** start INPUT RECORDS **

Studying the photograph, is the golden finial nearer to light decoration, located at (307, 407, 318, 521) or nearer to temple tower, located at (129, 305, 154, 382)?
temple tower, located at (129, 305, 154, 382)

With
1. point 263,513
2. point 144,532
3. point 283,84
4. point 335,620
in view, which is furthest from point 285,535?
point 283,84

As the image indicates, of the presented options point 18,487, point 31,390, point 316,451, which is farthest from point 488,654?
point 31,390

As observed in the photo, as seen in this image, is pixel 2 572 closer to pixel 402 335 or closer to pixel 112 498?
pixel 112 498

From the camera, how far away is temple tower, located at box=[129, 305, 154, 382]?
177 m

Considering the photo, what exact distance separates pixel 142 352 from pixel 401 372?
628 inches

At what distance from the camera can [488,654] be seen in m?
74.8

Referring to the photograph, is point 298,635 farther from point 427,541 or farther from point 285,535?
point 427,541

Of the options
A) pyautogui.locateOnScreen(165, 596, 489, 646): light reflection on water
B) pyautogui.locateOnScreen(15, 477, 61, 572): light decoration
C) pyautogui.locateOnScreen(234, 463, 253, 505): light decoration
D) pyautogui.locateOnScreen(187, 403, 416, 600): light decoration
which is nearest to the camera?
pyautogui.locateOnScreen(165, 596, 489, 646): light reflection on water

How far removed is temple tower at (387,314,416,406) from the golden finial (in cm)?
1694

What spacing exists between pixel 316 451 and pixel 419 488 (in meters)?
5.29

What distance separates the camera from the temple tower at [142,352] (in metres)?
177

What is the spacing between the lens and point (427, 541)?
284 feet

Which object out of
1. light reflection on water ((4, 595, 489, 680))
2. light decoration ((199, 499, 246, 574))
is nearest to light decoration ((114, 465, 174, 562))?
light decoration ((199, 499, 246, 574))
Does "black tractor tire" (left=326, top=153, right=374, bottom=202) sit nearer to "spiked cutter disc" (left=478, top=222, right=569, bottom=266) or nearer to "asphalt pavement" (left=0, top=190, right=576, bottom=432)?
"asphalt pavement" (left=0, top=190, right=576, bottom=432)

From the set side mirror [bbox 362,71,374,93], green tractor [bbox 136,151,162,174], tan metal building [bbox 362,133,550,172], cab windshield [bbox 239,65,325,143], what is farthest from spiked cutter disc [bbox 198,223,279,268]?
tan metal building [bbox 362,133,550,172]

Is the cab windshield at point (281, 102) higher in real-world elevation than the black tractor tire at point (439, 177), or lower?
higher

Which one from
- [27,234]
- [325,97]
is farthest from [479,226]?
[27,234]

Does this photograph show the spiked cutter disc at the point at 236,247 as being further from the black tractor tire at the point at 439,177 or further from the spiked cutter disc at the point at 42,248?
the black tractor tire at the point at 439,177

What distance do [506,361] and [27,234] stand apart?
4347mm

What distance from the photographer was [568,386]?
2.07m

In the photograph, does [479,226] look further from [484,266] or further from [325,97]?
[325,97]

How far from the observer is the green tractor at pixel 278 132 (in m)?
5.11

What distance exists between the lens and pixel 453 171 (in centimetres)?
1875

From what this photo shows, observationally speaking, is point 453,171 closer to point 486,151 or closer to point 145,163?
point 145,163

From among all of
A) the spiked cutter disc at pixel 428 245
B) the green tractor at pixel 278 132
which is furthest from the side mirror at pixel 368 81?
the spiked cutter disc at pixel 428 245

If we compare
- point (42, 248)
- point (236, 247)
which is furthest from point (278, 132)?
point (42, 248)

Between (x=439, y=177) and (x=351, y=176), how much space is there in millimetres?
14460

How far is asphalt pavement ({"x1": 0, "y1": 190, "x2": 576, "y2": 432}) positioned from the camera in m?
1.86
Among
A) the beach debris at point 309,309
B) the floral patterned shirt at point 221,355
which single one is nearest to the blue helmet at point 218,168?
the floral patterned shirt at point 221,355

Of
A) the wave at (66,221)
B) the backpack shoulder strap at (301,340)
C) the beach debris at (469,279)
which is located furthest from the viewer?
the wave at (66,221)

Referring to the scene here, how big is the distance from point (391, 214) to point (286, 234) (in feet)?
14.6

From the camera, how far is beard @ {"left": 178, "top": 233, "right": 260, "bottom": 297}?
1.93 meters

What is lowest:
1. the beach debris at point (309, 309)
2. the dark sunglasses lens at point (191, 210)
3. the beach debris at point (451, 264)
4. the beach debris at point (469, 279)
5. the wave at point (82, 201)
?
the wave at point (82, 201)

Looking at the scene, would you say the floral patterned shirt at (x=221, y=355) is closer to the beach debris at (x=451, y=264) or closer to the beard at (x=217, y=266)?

** end INPUT RECORDS **

Reproduce all of the records above word for word, with nothing changed, added, or left out.

Studying the photograph, is the golden finial nearer to light decoration, located at (307, 407, 318, 521) or nearer to temple tower, located at (129, 305, 154, 382)?
temple tower, located at (129, 305, 154, 382)

With
1. point 263,513
2. point 144,532
3. point 283,84
4. point 335,620
in view, which is furthest from point 285,535?
point 283,84

As the image indicates, of the presented options point 18,487, point 31,390, point 316,451, which is farthest from point 488,654?
point 31,390

As observed in the photo, as seen in this image, is pixel 2 572 closer to pixel 402 335 or closer to pixel 112 498?
pixel 112 498

From the camera, how far away is temple tower, located at box=[129, 305, 154, 382]?
177 m

Considering the photo, what exact distance separates pixel 142 352 from pixel 401 372?
628 inches

At what distance from the camera can [488,654] be seen in m?
74.8

Referring to the photograph, is point 298,635 farther from point 427,541 or farther from point 285,535?
point 427,541

Of the options
A) pyautogui.locateOnScreen(165, 596, 489, 646): light reflection on water
B) pyautogui.locateOnScreen(15, 477, 61, 572): light decoration
C) pyautogui.locateOnScreen(234, 463, 253, 505): light decoration
D) pyautogui.locateOnScreen(187, 403, 416, 600): light decoration
which is nearest to the camera?
pyautogui.locateOnScreen(165, 596, 489, 646): light reflection on water

How far removed is temple tower at (387,314,416,406) from the golden finial (in cm)?
1694

What spacing exists between pixel 316 451 and pixel 419 488 (in meters)?
5.29

What distance separates the camera from the temple tower at [142,352] (in metres)?
177

What is the spacing between the lens and point (427, 541)?
284 feet

Which object out of
1. light reflection on water ((4, 595, 489, 680))
2. light decoration ((199, 499, 246, 574))
is nearest to light decoration ((114, 465, 174, 562))?
light decoration ((199, 499, 246, 574))
Does "black tractor tire" (left=326, top=153, right=374, bottom=202) sit nearer to "spiked cutter disc" (left=478, top=222, right=569, bottom=266) or nearer to "asphalt pavement" (left=0, top=190, right=576, bottom=432)?
"asphalt pavement" (left=0, top=190, right=576, bottom=432)

From the set side mirror [bbox 362,71,374,93], green tractor [bbox 136,151,162,174], tan metal building [bbox 362,133,550,172], cab windshield [bbox 239,65,325,143], what is farthest from spiked cutter disc [bbox 198,223,279,268]?
tan metal building [bbox 362,133,550,172]

Is the cab windshield at point (281, 102) higher in real-world elevation than the black tractor tire at point (439, 177), or lower?
higher

Which one from
- [27,234]
- [325,97]
is farthest from [479,226]?
[27,234]

Does this photograph show the spiked cutter disc at the point at 236,247 as being further from the black tractor tire at the point at 439,177 or further from the spiked cutter disc at the point at 42,248?
the black tractor tire at the point at 439,177

What distance do [506,361] and [27,234] stand apart?
4347mm

What distance from the photographer was [568,386]?
2.07m

In the photograph, does [479,226] look further from [484,266] or further from [325,97]?
[325,97]

How far from the observer is the green tractor at pixel 278 132 (in m)?
5.11

What distance exists between the lens and pixel 453 171 (in centimetres)?
1875

From what this photo shows, observationally speaking, is point 453,171 closer to point 486,151 or closer to point 145,163?
point 145,163

From among all of
A) the spiked cutter disc at pixel 428 245
B) the green tractor at pixel 278 132
which is furthest from the side mirror at pixel 368 81?
the spiked cutter disc at pixel 428 245

If we compare
- point (42, 248)
- point (236, 247)
which is furthest from point (278, 132)?
point (42, 248)

Between (x=439, y=177) and (x=351, y=176), how much space is there in millimetres?
14460

How far is asphalt pavement ({"x1": 0, "y1": 190, "x2": 576, "y2": 432}) positioned from the camera in m?
1.86
Among
A) the beach debris at point 309,309
B) the floral patterned shirt at point 221,355
which single one is nearest to the blue helmet at point 218,168?
the floral patterned shirt at point 221,355

Of
A) the wave at (66,221)
B) the backpack shoulder strap at (301,340)
C) the beach debris at (469,279)
which is located furthest from the viewer?
the wave at (66,221)

Referring to the scene here, how big is the distance from point (391, 214) to point (286, 234) (in feet)?
14.6

From the camera, how far is beard @ {"left": 178, "top": 233, "right": 260, "bottom": 297}?
1.93 meters

What is lowest:
1. the beach debris at point (309, 309)
2. the dark sunglasses lens at point (191, 210)
3. the beach debris at point (451, 264)
4. the beach debris at point (469, 279)
5. the wave at point (82, 201)
?
the wave at point (82, 201)

Looking at the scene, would you say the floral patterned shirt at (x=221, y=355) is closer to the beach debris at (x=451, y=264) or closer to the beard at (x=217, y=266)?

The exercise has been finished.